GOD makes sech nights, all white an' still, fur'z you can look or listen,
Moonshine an' snow on field an' hill, all silence an' all glisten.
Zekel crep' up, quite unbeknown, an' peeked in through the winder,
An' there sot Huldy, all alone, with no one nigh to hinder.
The wa'nut logs shot sparkles out toward the pootiest, bless her!
An' leetle flames danced all about the chiny on the dresser.
The very room, coz she was in, seemed warm from floor to ceilin',
An' she looked full ez rosy ag'in as the apple she was peelin'.
'Twas kin' o' "kingdom come" to look on such a blessed cretur',
A dog-rose blushin' to a brook ain't modester nor sweeter.

He was six foot o' man, A 1, clean grit an' human natur,

None couldn't quicker pitch a ton, nor dror a furrer straighter.

He'd sparked it with full twenty gals, he'd squired 'em, danced 'em, druv 'em,
Fust this one, and then thet, by spells-all is, he couldn't love 'em.

But long o' her, his veins 'ould run all crinkly, like curled maple,
The side she breshed felt full o' sun ez a south slope in Ap'il.

She thought no v'ice had sech a swing as his'n in the choir;

My! when he made "Ole Hundred" ring, she knowed the Lord was nigher.

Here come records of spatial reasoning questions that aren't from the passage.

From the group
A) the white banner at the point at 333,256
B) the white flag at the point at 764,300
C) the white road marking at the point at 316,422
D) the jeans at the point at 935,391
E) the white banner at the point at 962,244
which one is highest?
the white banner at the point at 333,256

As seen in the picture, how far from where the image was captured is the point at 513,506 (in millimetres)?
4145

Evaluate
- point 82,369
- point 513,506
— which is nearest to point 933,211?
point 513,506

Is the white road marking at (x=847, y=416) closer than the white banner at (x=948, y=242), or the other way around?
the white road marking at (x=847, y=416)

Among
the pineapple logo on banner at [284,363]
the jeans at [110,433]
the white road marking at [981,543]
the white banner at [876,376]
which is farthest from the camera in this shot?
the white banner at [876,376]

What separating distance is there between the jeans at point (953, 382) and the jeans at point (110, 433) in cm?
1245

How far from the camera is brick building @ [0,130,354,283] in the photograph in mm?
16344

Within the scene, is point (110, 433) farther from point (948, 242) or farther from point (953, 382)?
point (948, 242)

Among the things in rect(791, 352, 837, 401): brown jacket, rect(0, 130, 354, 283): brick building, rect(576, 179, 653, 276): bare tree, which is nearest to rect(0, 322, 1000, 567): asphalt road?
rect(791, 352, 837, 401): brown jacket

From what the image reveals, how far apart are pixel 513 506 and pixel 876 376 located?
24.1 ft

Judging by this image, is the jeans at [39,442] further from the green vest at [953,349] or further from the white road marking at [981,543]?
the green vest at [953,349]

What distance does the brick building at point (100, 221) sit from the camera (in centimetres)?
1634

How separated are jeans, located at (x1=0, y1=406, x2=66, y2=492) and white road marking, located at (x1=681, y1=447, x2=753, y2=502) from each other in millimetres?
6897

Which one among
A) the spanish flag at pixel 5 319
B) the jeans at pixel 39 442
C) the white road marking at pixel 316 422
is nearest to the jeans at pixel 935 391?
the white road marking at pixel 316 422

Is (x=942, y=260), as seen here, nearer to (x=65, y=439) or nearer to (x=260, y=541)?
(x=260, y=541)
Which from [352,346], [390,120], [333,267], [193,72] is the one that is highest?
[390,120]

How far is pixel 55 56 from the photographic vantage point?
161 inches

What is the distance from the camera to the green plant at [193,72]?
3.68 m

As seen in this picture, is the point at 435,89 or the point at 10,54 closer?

An' she'd blush scarlit, right in prayer, when her new meetin' bunnet
Felt, somehow, thru its crown, a pair o' blue eyes sot upon it.
That night, I tell ye, she looked some! she seemed to've gut a new scul
For she felt sartin-sure he'd come, down to her very shoe-sole.
She heerd a foot, an' knowed it, tu, a-raspin' on the scraper-
All ways to once her feelin's flew, like sparks in burnt-up paper.
He kin' o' loitered on the mat, some doubtfle o' the sekle,
His heart kep' goin' pity-pat, but hern went "pity-Zekel."
An' yit, she gin her cheer a jerk, as though she wished him furder,
An' on her apples kep' to work, parin' away like murder.
"You want to see my Pa, I s'pose?" "Wall-no-I come designin'
"To see my Ma? She's sprinklin' clo'es, agin to-morrer's i'nin."
To say why gals acts so or so, or don't, would be presumin';
Mebby to mean yes, and say no, comes nateral to woman.

He stood a spell on one foot fust, and then stood a spell on t'other,
An' on which one he felt the wust, he couldn't ha' told ye, nuther.
Says he, "I'd better call ag'in." Says she, "Think likely, Mister."
That last word pricked him like a pin, an'-wal, he up an' kissed her.
When Ma, bimeby, upon 'em slips, Huldy sot, pale as ashes,
All kin' o' smily roun' the lips an' teary roun' the lashes.
For she was jest the quiet kind, whose natur's never vary,

Like streams thet keep a summer mind snow-hid in Jenooary.
The blood clost roun' her heart felt glued too tight for all expressin',
Till mother see how matters stood, an' gin 'em both her blessin'.
Then her red come back, like the tide down to the Bay o' Fundy,
An' all I know is, they were cried in meetin', come nex' Sunday.

DAVID GRAY'S ESTATE.

ANONYMOUS.

OVER his forge bent David Gray,

And thought of the rich man 'cross the way.

"Hammer and anvil for me," he said,
"And weary toil for the children's bread;

"For him, soft carpets and pictured walls,
A life of ease in his spacious halls.”

The clang of bells on his dreaming broke;
A flicker of flame, a whirl of smoke.